Through the use of fast, physically imposing ghouls, and by eschewing social commentary in favor of heart-racing set pieces, Synder’s Dawn proved the viability of big budget action horror—a genre that operates more like a haunted house attraction than a ghost story told around a fire. In 2007, 28 Weeks Later, with bigger thrill sequences and a higher body count than its predecessor, more closely followed the video game logic of Synder’s Dawn than the original Danny Boyle film. World War Z took this approach to its logical end point, with Brad Pitt jettisoning from continent to zombie-infested continent, battling undead swarms in new and exciting (if not necessarily scary) ways at each stop.

While Snyder’s film aped Romero’s title and location, Wright’s Shaun of the Dead is much more faithful to the ethos of the original film, even if it only truly resembles a horror movie in a handful of later-reel scenes. In applying Romero’s zombie apocalypse parameters to a British comedy, Shaun is a great illustration of knowing the rules before you can break them. And Wright demonstrates his knowledge of Romero-esque expectations by subverting them over and over again in hilarious ways. 
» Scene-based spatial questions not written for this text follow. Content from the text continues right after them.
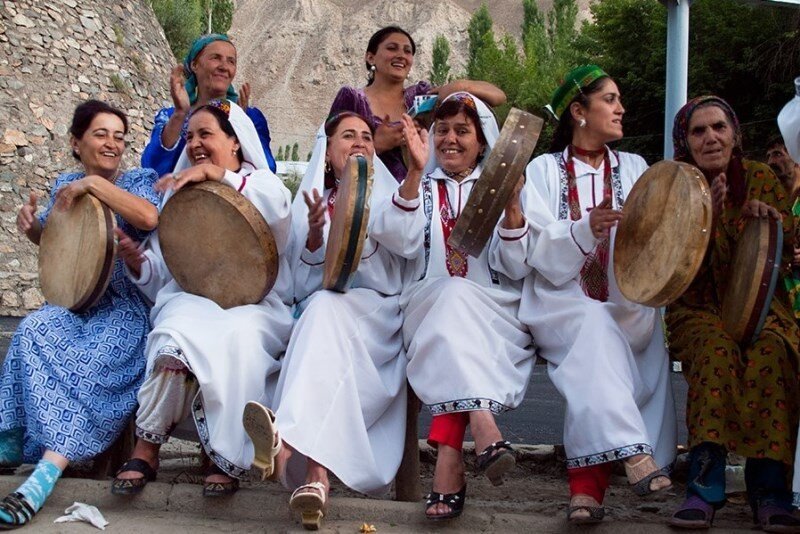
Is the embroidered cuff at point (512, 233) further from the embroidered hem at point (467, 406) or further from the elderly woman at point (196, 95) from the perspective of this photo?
the elderly woman at point (196, 95)

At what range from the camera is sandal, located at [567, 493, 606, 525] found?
3.65 metres

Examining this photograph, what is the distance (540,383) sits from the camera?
30.9 feet

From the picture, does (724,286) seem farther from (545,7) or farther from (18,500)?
(545,7)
Romero supposed that zombies might return to patterns and habits of their previous life; in the opening title sequence, Wright shows scores of very-much-alive people already acting like zombies in their repetitious jobs and humdrum daily routines. While the two characters who first encounter a ghoul in Night of the Living Dead are a touch slow to realize the grave nature of the horror they’re facing, the titular Shaun takes this blissful ignorance many steps further; Shaun strolls through his entire morning routine to the shop and back, surrounded and pursued by zombies the entire time, without realizing he’s in the thick of an apocalyptic event. And near the end of the film, when all hope seems lost, military vehicles cruise onto the scene and make very short work of the zombies facing Shaun. In the closing minutes, we see that the “surviving” zombies are now reality TV fodder, and Shaun plays video games with undead best friend Ed in the shed out back, just as they did together before Z-Day. Turns out the zed-word isn’t so scary after all.
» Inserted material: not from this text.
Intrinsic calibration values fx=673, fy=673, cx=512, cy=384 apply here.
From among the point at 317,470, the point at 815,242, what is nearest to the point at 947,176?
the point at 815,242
Shaun of the Dead proved the zombie romantic comedy to be an unexpectedly desirable genre, with films such as Warm Bodies, Life After Beth, and a couple of Zombielands following in its wake. Just as Wright recognized in Romero’s Dead films, and then drastically expanded upon with Shaun, the existence of zombies in these successors serve as a square one for character-driven stories. Zombies are the appetizer, not the meal. By taking the horror of zombies as a given, Shaun inspired other filmmakers to ask: in a zombie apocalypse, would your slacker best friend continue to make everything a joke? Would your contentious step-parent be more scared or annoyed? Would you forgive your ex so that you don’t die single?

Snyder and Wright’s intersecting inspiration 20 years ago is a rare and intriguing treasure. Amid a tidal wave of cash-in horror remakes in the early 2000s, two up-and-coming directors with auteurist aspirations put their own spin on the indisputable standard bearer of zombie films. By amplifying separate unique aspects of the original film and filling out the rest of the cinematic skeletons with their own budding idiosyncrasies, both 2004 films celebrated their 1978 forebear while establishing new paths in the genre for future directors to explore and expand upon. Remakes have been a part of cinema since the dawn of feature films; filmmakers and audiences alike would be wise to remember that, in 2004, Zach Synder and Edgar Wright proved there’s more than one way to resurrect the dead.